┌─ LISTED ENTRIES
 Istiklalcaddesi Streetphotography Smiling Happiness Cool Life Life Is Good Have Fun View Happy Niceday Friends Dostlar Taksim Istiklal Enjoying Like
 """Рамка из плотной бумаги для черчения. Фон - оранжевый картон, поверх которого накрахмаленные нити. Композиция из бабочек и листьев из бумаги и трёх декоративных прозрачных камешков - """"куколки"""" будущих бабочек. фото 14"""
└─
┌─ LISTED ENTRIES
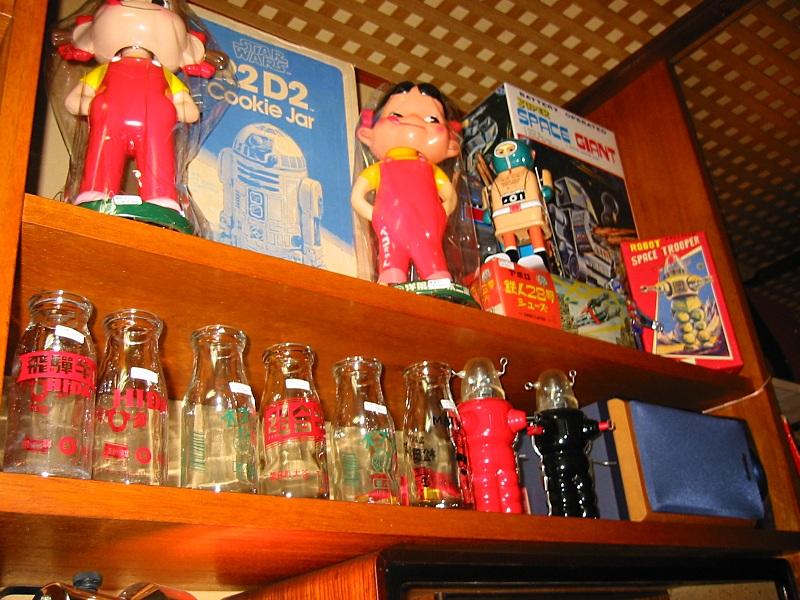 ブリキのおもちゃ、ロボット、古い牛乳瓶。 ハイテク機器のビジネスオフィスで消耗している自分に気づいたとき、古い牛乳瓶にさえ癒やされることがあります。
└─
┌─ LISTED ENTRIES
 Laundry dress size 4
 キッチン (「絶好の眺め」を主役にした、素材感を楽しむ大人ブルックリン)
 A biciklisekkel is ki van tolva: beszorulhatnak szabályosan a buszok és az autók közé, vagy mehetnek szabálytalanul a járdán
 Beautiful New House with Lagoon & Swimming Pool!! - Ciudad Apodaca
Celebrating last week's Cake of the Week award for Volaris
└─
- **WHAT TO DO**:
Reproduce, character for character, only the lines of the preceding data that start at the line with "Istiklalcaddesi Streetphotography Smiling" and end at the line with "из плотной бумаги", both included.

- **YOUR SOLUTION**:
 Istiklalcaddesi Streetphotography Smiling Happiness Cool Life Life Is Good Have Fun View Happy Niceday Friends Dostlar Taksim Istiklal Enjoying Like
 """Рамка из плотной бумаги для черчения. Фон - оранжевый картон, поверх которого накрахмаленные нити. Композиция из бабочек и листьев из бумаги и трёх декоративных прозрачных камешков - """"куколки"""" будущих бабочек. фото 14"""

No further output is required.